(Extracted records)
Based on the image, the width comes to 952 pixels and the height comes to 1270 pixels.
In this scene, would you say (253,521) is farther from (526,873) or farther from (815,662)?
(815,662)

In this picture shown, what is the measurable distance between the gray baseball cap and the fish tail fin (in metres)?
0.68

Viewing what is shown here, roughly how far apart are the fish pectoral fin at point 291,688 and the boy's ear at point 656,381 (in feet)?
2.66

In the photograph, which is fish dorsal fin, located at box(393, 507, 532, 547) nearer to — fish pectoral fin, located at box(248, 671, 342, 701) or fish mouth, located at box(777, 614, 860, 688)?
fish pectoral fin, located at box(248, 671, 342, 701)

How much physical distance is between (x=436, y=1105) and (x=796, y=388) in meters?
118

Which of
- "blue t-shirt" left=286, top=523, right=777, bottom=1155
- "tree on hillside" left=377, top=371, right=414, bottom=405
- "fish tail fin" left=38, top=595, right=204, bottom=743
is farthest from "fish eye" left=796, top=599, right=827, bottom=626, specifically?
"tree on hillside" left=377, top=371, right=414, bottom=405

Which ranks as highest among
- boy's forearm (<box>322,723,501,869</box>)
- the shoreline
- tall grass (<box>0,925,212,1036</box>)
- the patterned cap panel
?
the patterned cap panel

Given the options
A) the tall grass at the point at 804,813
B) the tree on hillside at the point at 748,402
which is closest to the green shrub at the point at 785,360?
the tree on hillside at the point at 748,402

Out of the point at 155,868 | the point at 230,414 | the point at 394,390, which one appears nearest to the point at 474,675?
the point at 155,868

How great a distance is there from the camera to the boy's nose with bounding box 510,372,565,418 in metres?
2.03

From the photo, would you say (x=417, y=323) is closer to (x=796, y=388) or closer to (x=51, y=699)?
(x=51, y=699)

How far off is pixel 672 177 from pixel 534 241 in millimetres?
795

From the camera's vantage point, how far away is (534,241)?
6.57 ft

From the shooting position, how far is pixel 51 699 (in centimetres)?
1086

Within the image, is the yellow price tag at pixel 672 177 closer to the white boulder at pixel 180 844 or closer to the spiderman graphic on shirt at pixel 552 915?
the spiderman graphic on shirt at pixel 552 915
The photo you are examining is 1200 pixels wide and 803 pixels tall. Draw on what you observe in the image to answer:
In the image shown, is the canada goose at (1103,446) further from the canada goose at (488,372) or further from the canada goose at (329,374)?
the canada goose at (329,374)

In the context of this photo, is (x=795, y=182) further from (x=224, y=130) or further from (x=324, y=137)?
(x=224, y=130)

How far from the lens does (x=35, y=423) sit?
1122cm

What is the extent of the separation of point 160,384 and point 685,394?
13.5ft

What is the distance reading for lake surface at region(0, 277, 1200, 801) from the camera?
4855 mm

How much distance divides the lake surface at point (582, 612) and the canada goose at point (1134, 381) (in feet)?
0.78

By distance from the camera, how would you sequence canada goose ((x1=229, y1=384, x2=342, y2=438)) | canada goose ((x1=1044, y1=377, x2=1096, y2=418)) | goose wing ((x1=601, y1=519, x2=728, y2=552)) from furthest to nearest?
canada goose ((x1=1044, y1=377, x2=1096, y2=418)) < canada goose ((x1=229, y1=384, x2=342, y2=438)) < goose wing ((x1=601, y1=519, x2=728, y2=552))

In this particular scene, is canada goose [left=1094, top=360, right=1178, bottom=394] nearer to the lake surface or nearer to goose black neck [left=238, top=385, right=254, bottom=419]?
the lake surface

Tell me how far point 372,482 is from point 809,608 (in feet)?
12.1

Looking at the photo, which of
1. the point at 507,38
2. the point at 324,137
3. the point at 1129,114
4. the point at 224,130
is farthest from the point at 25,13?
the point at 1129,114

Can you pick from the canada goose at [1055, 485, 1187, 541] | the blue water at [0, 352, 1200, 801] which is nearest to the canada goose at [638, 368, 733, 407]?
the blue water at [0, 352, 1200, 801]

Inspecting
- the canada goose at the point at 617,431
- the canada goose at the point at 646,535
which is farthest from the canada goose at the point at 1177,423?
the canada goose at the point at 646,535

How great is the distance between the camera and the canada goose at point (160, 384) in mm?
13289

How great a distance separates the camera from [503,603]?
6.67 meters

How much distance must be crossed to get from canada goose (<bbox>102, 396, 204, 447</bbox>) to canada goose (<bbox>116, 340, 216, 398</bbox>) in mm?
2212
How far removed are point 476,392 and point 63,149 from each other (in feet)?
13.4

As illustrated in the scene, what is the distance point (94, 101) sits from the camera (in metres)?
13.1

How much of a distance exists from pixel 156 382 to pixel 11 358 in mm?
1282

▶ **Do this**:
Return the lines of the material above verbatim, beginning with the line containing "What is the extent" and continuing through the end of the material.

▶ **Final answer**:
What is the extent of the separation of point 160,384 and point 685,394?
13.5ft

What is the distance reading for lake surface at region(0, 277, 1200, 801) from the camera?
4855 mm

How much distance divides the lake surface at point (582, 612) and the canada goose at point (1134, 381) (in feet)?
0.78

By distance from the camera, how would you sequence canada goose ((x1=229, y1=384, x2=342, y2=438)) | canada goose ((x1=1044, y1=377, x2=1096, y2=418)) | goose wing ((x1=601, y1=519, x2=728, y2=552)) from furthest to nearest?
canada goose ((x1=1044, y1=377, x2=1096, y2=418)) < canada goose ((x1=229, y1=384, x2=342, y2=438)) < goose wing ((x1=601, y1=519, x2=728, y2=552))

In this particular scene, is canada goose [left=1094, top=360, right=1178, bottom=394] nearer to the lake surface or nearer to goose black neck [left=238, top=385, right=254, bottom=419]?
the lake surface

Tell me how far point 372,482 is from point 809,608 (in feet)?
12.1

Looking at the photo, which of
1. the point at 507,38
2. the point at 324,137
3. the point at 1129,114
4. the point at 224,130
is farthest from the point at 25,13?
the point at 1129,114

Can you pick from the canada goose at [1055, 485, 1187, 541] | the blue water at [0, 352, 1200, 801] which is nearest to the canada goose at [638, 368, 733, 407]?
the blue water at [0, 352, 1200, 801]

Inspecting
- the canada goose at the point at 617,431
- the canada goose at the point at 646,535
which is farthest from the canada goose at the point at 1177,423?
the canada goose at the point at 646,535

How great is the distance between the camera and the canada goose at point (160, 384) in mm?
13289

How great a distance separates the camera from [503,603]?
6.67 meters

How much distance must be crossed to get from canada goose (<bbox>102, 396, 204, 447</bbox>) to canada goose (<bbox>116, 340, 216, 398</bbox>) in mm?
2212
How far removed are point 476,392 and point 63,149 from each other (in feet)?
13.4

As illustrated in the scene, what is the distance point (94, 101) sits from the camera (in metres)?
13.1

How much of a distance exists from pixel 156 382 to pixel 11 358 in mm?
1282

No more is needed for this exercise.